Fine Gael welcomed many of the Bill's provisions. The party's finance spokesman, Mr Michael Noonan, spelled out the position. "The Fine Gael position is clear. We are pro-European, we are proEMU, we support the Bill here and we support entry even though we have some difficulty on the details of the manner in which the Minister is handling the affair."

He added: "It is inevitable that we are going in and 10 other nations are going in from January 1st next year. I think it is absolutely certain that this is now going to happen and people pulling at the coat-tails of the decision-makers at this point are not going to slow the pace."

"That message has got to be got clearly across to both big and small business. If there is anybody thinking that this is some kind of dream from which they'll wake up and they won't have to make either the preparatory arrangements or the structural changes necessary in individual businesses, then they're in a for a very rude awakening indeed."

Labour's finance spokesman, Mr Derek McDowell, warned that EMU "involves the surrender of a great deal of economic sovereignty. We will lose the use of several important instruments currently available to us."

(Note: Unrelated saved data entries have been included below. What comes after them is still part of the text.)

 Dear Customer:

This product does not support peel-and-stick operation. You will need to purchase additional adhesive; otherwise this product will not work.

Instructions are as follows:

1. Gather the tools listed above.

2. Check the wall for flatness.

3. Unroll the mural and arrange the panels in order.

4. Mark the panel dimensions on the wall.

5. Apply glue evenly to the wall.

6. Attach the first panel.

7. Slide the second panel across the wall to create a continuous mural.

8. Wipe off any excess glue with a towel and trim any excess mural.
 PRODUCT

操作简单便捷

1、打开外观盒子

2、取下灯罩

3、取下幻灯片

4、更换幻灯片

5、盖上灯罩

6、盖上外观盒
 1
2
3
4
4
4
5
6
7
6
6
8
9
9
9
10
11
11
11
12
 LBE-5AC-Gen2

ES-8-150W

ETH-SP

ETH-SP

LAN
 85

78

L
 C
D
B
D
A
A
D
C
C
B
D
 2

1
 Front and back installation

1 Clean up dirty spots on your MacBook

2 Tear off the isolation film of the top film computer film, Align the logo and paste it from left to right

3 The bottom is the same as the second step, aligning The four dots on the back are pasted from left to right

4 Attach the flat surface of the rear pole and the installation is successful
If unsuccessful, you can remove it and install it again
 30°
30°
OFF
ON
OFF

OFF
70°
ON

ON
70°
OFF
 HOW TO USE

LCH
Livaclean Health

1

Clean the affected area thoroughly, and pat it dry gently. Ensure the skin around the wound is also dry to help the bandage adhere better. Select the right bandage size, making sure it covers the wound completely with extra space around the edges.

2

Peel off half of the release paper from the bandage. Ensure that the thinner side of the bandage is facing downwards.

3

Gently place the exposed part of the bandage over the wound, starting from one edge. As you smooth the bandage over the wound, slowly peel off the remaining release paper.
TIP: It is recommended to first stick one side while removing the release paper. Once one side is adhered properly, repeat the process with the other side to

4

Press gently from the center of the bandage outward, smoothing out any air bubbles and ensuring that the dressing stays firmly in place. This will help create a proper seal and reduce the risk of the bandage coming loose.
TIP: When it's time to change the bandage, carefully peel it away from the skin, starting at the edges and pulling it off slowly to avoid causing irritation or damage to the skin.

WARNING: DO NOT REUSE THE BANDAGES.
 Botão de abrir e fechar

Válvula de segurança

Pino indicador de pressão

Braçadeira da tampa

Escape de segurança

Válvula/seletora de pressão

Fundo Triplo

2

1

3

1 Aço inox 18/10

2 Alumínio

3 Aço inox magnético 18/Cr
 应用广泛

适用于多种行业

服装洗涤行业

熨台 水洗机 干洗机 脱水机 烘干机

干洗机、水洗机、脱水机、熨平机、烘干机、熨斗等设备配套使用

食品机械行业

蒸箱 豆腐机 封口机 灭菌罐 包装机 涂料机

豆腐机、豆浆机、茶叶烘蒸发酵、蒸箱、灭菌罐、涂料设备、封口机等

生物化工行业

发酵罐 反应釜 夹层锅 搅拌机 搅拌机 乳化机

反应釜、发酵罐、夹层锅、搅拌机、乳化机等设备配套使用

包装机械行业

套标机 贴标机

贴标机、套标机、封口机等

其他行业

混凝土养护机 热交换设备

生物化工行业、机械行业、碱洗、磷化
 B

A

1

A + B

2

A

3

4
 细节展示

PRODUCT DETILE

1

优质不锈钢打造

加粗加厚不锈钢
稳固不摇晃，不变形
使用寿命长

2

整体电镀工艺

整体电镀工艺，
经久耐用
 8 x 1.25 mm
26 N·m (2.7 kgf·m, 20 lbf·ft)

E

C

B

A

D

He said: "We would no longer be able to devalue in order to deal with competitor pressures. We will no longer be able to stimulate or reduce demand by altering interest rates. In the past, these instruments have been of con siderable importance in managing our economy."

Mr Pat Rabbitte, Democratic Left's finance spokesman, focused on the rate at which the State would enter EMU. "The rate we strike must take a view of what is the underlying credibility of our economic performance," he said. "The importance of not over-valuing the worth of the Irish pound on entry is evident." He added: "It is likely that the post-1999 situation will see transfers to Ireland stepped down somewhat. It is impossible to know for how long the computer boom will continue but in the medium term, output could drop to more moderate levels.

"So will the present momentum continue? If the boom somewhat abates, will somewhat lower interest rates boost investment? It may be that the benefits of a common currency zone within a huge single market will provide a substitute stimulus for the Irish economy."